Чтобы соседи не замечали, что Вера вечно ходит голодная и избитая, бабка однажды запретила ей выходить на улицу играть с чужими детьми. Играть разрешалось только в своем дворе с двоюродными братьями и сестрами, а у тех все игры сводились к одному: как еще сегодня будем мучить малую? Один раз Веру привязали к дереву и обстреливали комьями земли, пока кровь не пошла у нее из разбитого носа. Другой раз ее пытались, посадив в ведро, опустить на цепи в колодец, и только сосед, прибежавший на ее истошный визг и плач, помешал теткиным детям осуществить этот план.
Когда Вера пришла в первый класс, учительница ничего про нее не знала, потому что сама жила на другом конце поселка. Увидев в своем классе худенькую, бледненькую девочку с испуганным выражением на мордочке, учительница захотела сделать доброе дело.
— Твоя фамилия Малашкина? — спросила она. — А Марина Малашкина, наверное, твоя родственница?
— Да, — едва дыша, прошептала Вера, не смея даже покоситься в сторону крепкой, высокой теткиной дочки, сидевшей за соседней партой.
— Марина твоя сестра?
— Двоюродная! — наперебой закричали дети, знакомые с Верой. — У нее никого нет, она с бабкой живет. Маринка ее двоюродная сестра.

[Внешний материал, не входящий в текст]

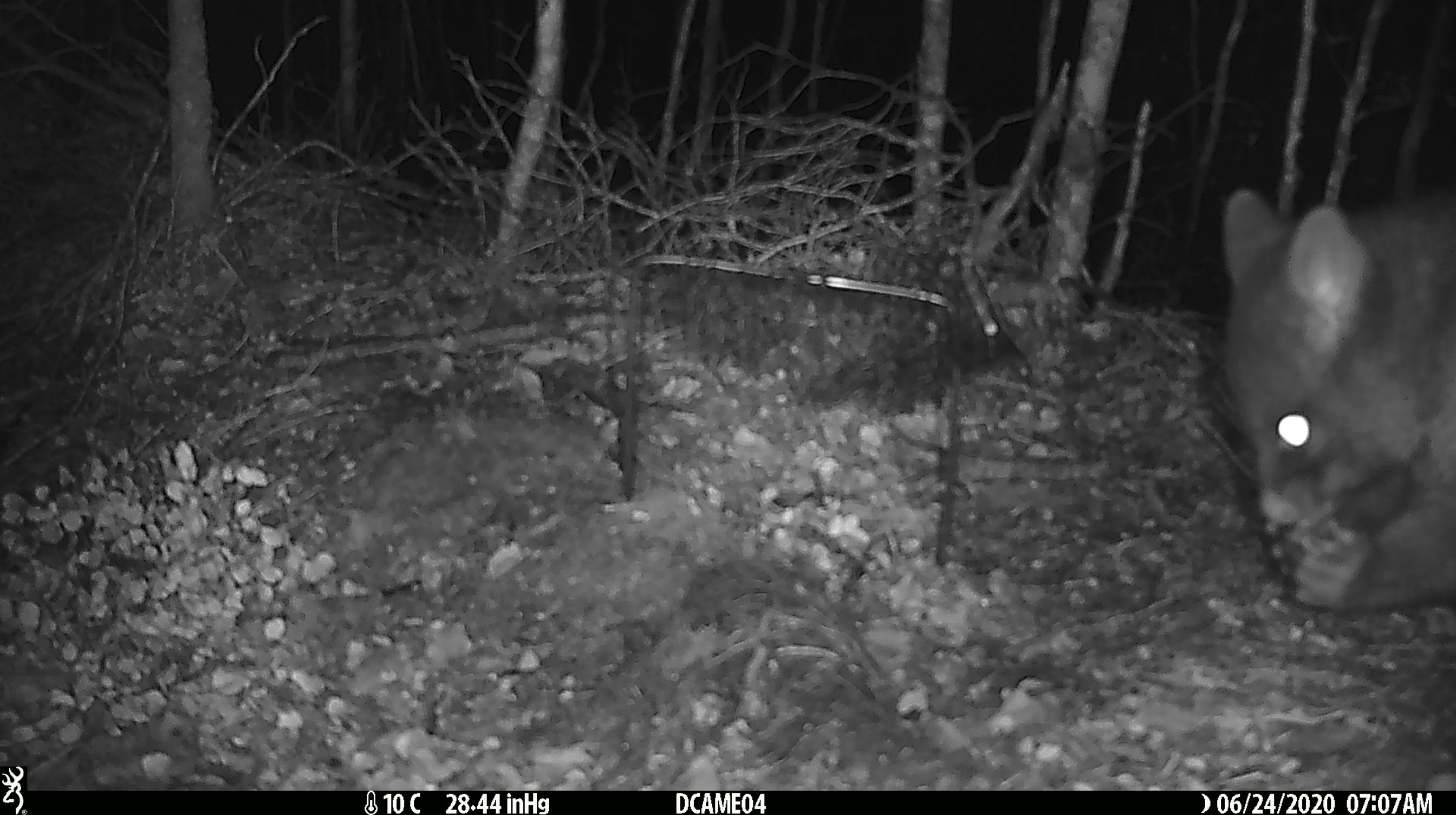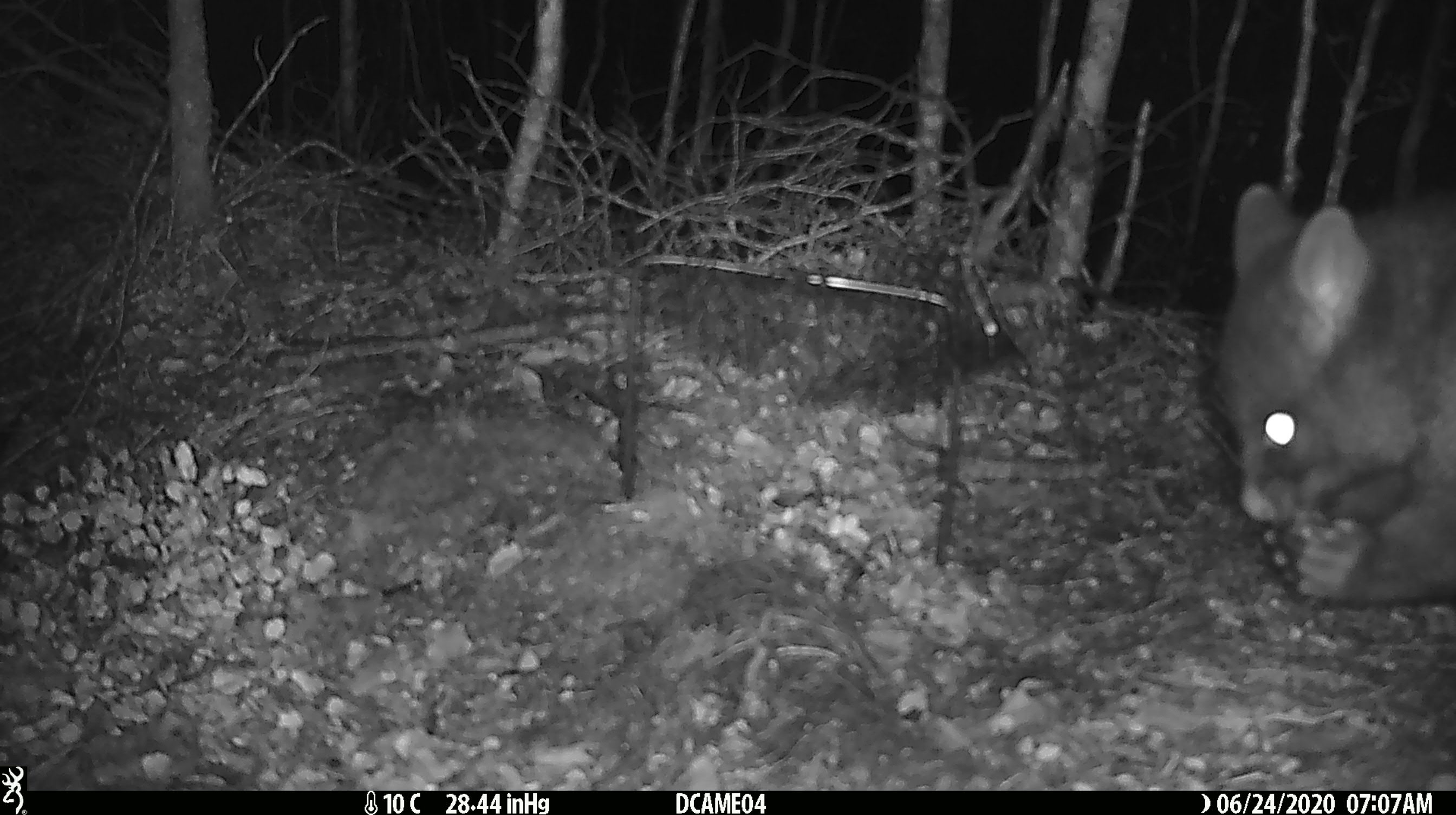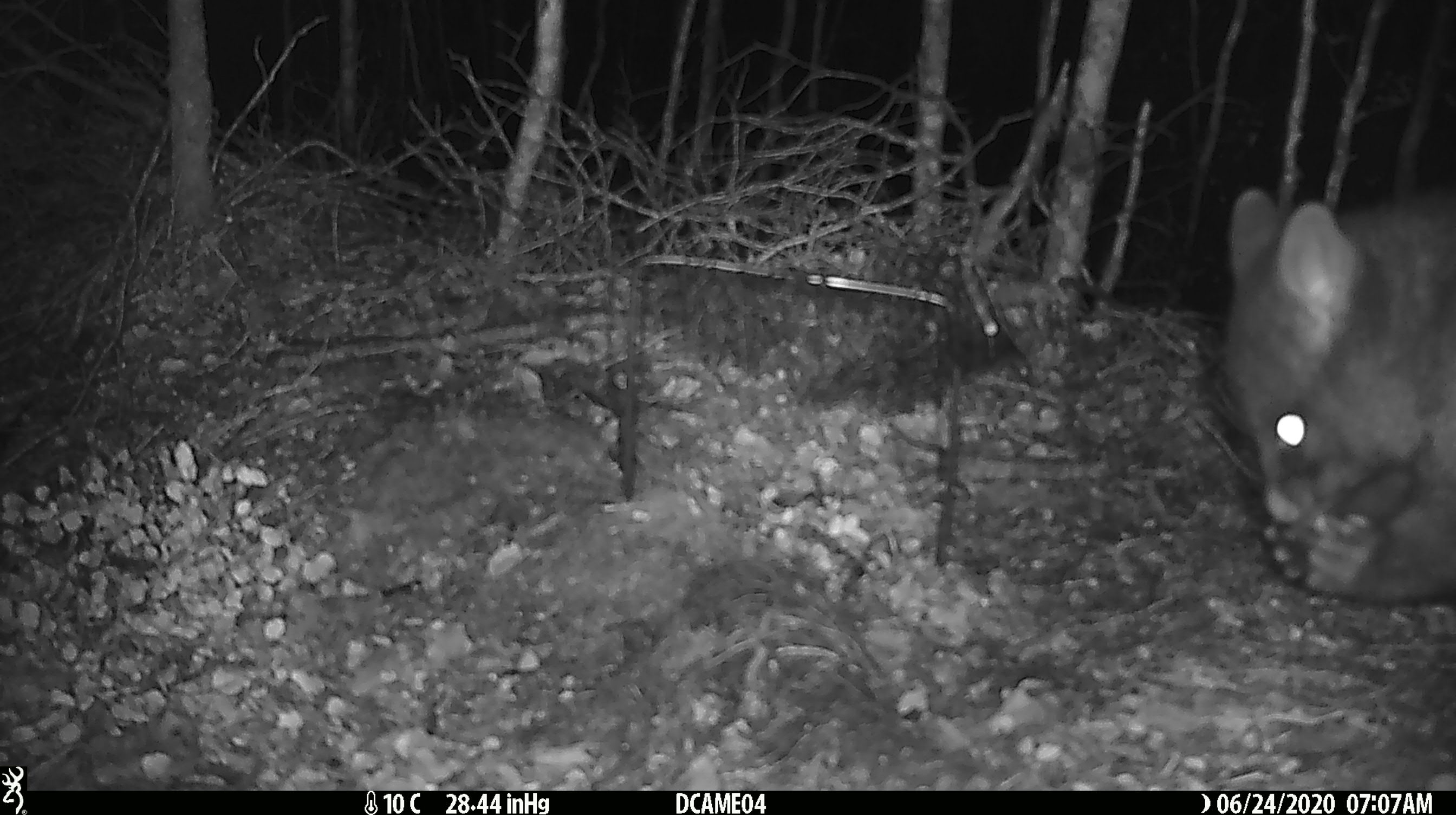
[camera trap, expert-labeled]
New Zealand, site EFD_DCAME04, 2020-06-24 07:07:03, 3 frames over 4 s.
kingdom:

— Ну, тогда вы, наверное, хотите сидеть за одной партой? — улыбнулась учительница. — Не бойся, Вера, бери свою сумку и пересаживайся к сестре.
— Не хочу я вместе с Веркой сидеть, она дура! — обиделась Марина.
Класс засмеялся.
— Ничего-ничего, — сказала учительница, — Вон как Вера боится, что впервые пришла в школу, а ты девочка храбрая, как я вижу, ты будешь сестренке помогать.